Linus Torvalds (Linus.Torvalds@cs.helsinki.fi)
Tue, 22 Aug 1995 00:25:39 +0300


Jim Nance: "Dhrystones (fwd)" (Aug 19, 7:42):
> > My own: 101351 (gcc -O5 -fomit-frame-pointer)
> > 94339 (gcc -O3 -fomit-frame-pointer)
> >
> > Jim's precompiled binaries: (Compiled under OSF1, but benched under Linux)
> >
> > dhry.cc.migrate: 192307 (cc -migrate -O5 -ansi_alias -ifo -non_shared)
> > dhry.gcc.2.6.3 202702 (gcc -O3 -fomit-frame-pointer)
>
> Did it actually take twice as long to run the binaries compiled under
> Linux? I am wondering if the difference has anything to do with the value
> of HZ or some other timer that may be different between OSF/1 and Linux.

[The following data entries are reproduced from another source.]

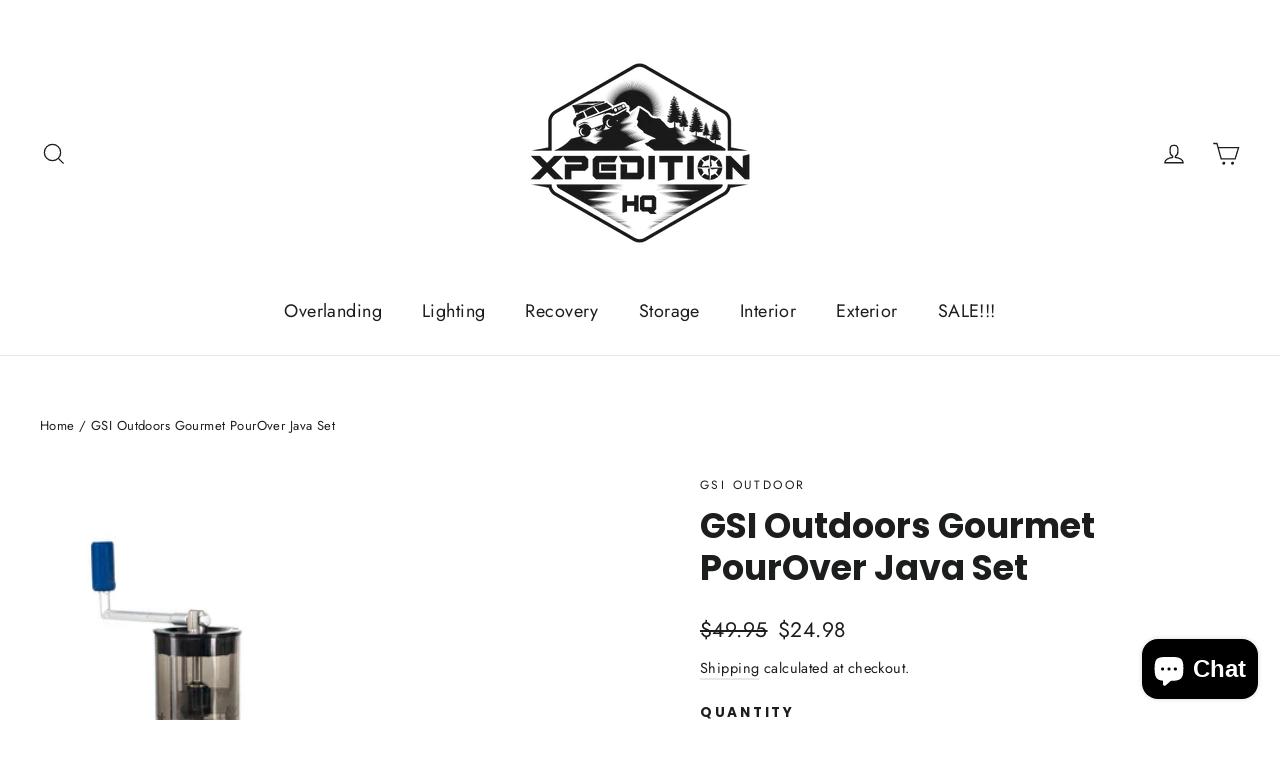

--- FILE ---
content_type: text/css
request_url: https://xpeditionhq.com/cdn/shop/t/8/assets/custom-styles.css?v=162918177838020281581733362622
body_size: -457
content:
.brand-banner{width:100%;overflow:hidden;position:relative;white-space:nowrap}.brand-track{display:inline-flex;justify-content:space-around;animation:scroll 5s linear infinite;width:auto}.brand-track img{height:60px;filter:grayscale(100%);transition:transform .3s ease;max-width:none;max-height:none}.brand-track a{display:inline-block;margin-right:-20px;padding:20px}.brand-track:hover{animation-play-state:paused}.brand-track a:hover img{filter:grayscale(0%);transform:scale(1.2)}@keyframes scroll{0%{transform:translate(-50)}to{transform:translate(0)}}
/*# sourceMappingURL=/cdn/shop/t/8/assets/custom-styles.css.map?v=162918177838020281581733362622 */
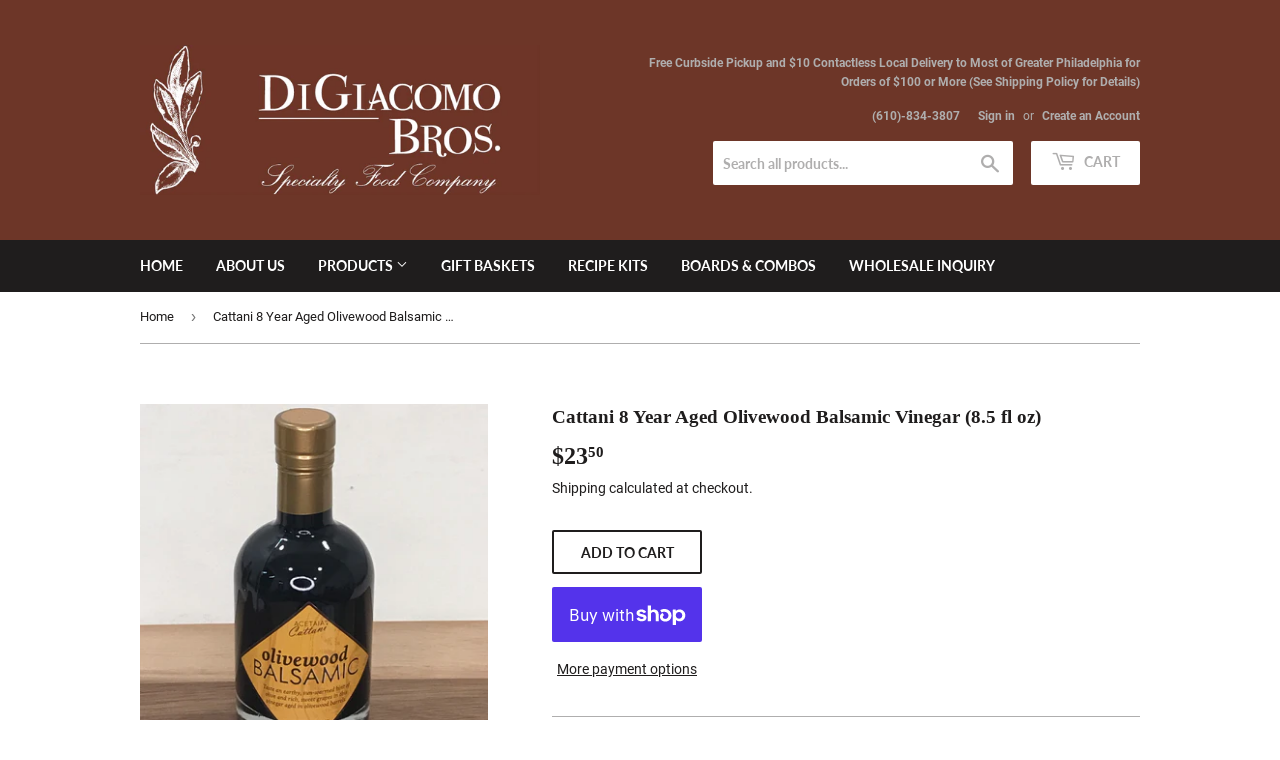

--- FILE ---
content_type: application/x-javascript
request_url: https://s3.amazonaws.com/els-apps/product-warnings/settings/a8d4918e9e10f92db3eec43ecc0db12f.js?q=015934
body_size: 887
content:
(function(){
Elspw.loadScript=function(a,b){var c=document.createElement("script");c.type="text/javascript",c.readyState?c.onreadystatechange=function(){"loaded"!=c.readyState&&"complete"!=c.readyState||(c.onreadystatechange=null,b())}:c.onload=function(){b()},c.src=a,document.getElementsByTagName("head")[0].appendChild(c)};
Elspw.config={"enabled":true,"button":"form[action=\"\/cart\/add\"] [type=submit], form[action=\"\/cart\/add\"] .shopify-payment-button__button","css":"","tag":"Els PW","alerts":[{"id":10759,"shop_id":9134,"enabled":1,"name":"Accurate Weight Policy","settings":{"checkout_allowed":"1","line_item_property":"Accurate Weight Policy"},"message":"<p><strong>{{product.title}}<\/strong> will be cut or sliced and wrapped especially for your order.&nbsp; Due to the natural variability in the weight of each piece, your final order total will reflect an accurate weight for each item.&nbsp; The total amount shown in check out will reflect a \"maximum charge\" for that specific item and includes a 25% supplement to generate a pre-authorized total.&nbsp;<\/p>\r\n<p><strong>Rest assured that the final charge will be accurate to the exact weight for each product and you will not be charged more than the pre-authorized amount.<\/strong><\/p>","based_on":"collections","one_time":0,"geo_enabled":0,"geo":[],"created_at":"2020-06-11 15:52:20","updated_at":"2020-12-10 16:13:31","collection_ids":[173988708452],"tag":"Els PW 10759"}]};
Elspw.config.cdn = 'https://s3.amazonaws.com/els-apps/product-warnings/';
Elspw.loadScript('https://s3.amazonaws.com/els-apps/product-warnings/js/app.js?q=1',function(){});
})(Elspw)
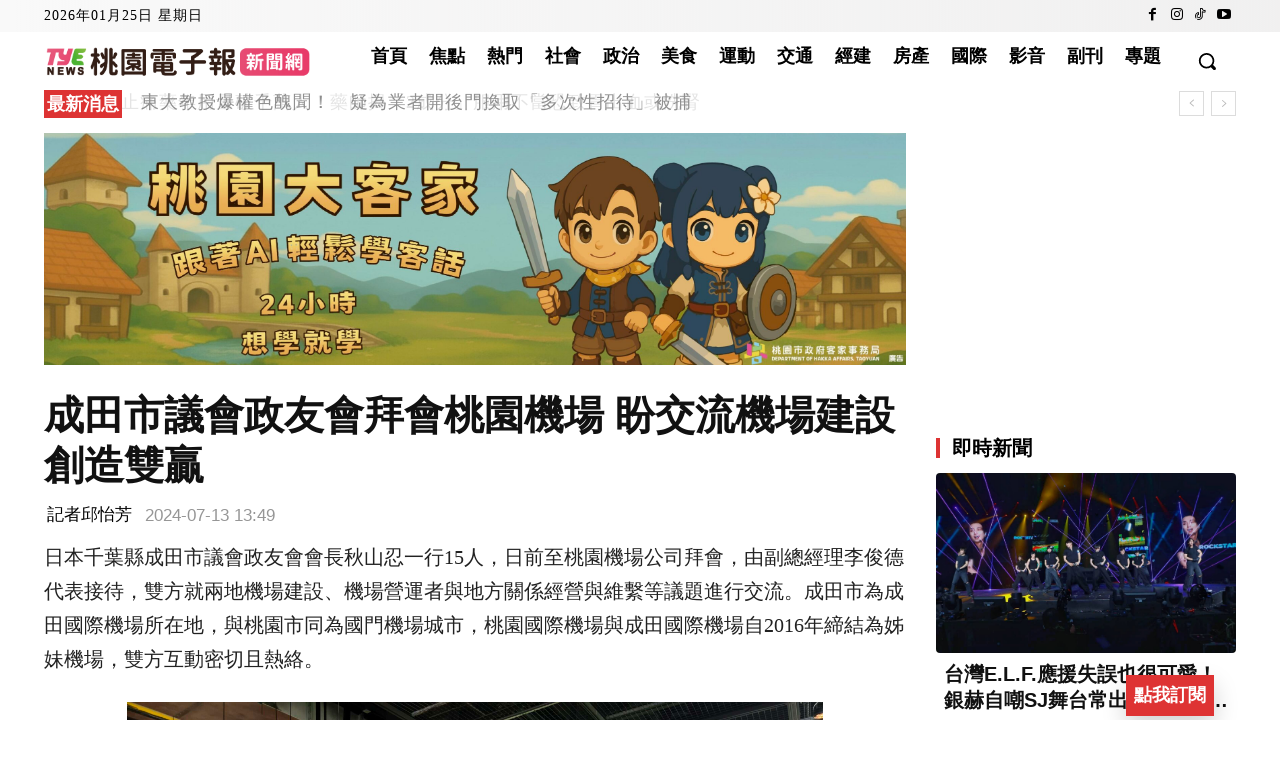

--- FILE ---
content_type: text/html; charset=utf-8
request_url: https://www.google.com/recaptcha/api2/aframe
body_size: 267
content:
<!DOCTYPE HTML><html><head><meta http-equiv="content-type" content="text/html; charset=UTF-8"></head><body><script nonce="0K3phJjPUHyLy-YWdnr02A">/** Anti-fraud and anti-abuse applications only. See google.com/recaptcha */ try{var clients={'sodar':'https://pagead2.googlesyndication.com/pagead/sodar?'};window.addEventListener("message",function(a){try{if(a.source===window.parent){var b=JSON.parse(a.data);var c=clients[b['id']];if(c){var d=document.createElement('img');d.src=c+b['params']+'&rc='+(localStorage.getItem("rc::a")?sessionStorage.getItem("rc::b"):"");window.document.body.appendChild(d);sessionStorage.setItem("rc::e",parseInt(sessionStorage.getItem("rc::e")||0)+1);localStorage.setItem("rc::h",'1769288092418');}}}catch(b){}});window.parent.postMessage("_grecaptcha_ready", "*");}catch(b){}</script></body></html>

It might be the HZ value (I'm not at my alpha now, so I can't chek what
OSF/1 uses), but I suspect it's simply a library issue. I don't think
caches should matter _that_ much for dhrystone (I think it should fit
even in a 256kB cache), but I seem to remember dhrystone being very
sensitive to the performance of such library routines as "strcpy()". So
assuming the OSF/1 library is much more optimized for things like that
(and I'm willing to bet it is), the two-fold increase in performance
isn't totally unlikely.

I'm in Santa Cruz right now, and the line is very slow, so I don't want
to try to find any linux libc.a or dhrystone sources. But if the linux
libc.a does the straightforward but stupid implementation of strcpy(),
you'll easily see a _huge_ difference to a handcrafted assembly version
that does the copy and zero-compare 8 bytes at a time.

(similar comments hold for strcmp/memcmp etc: strlen and memcpy should
be reasonably optimized already)

Linus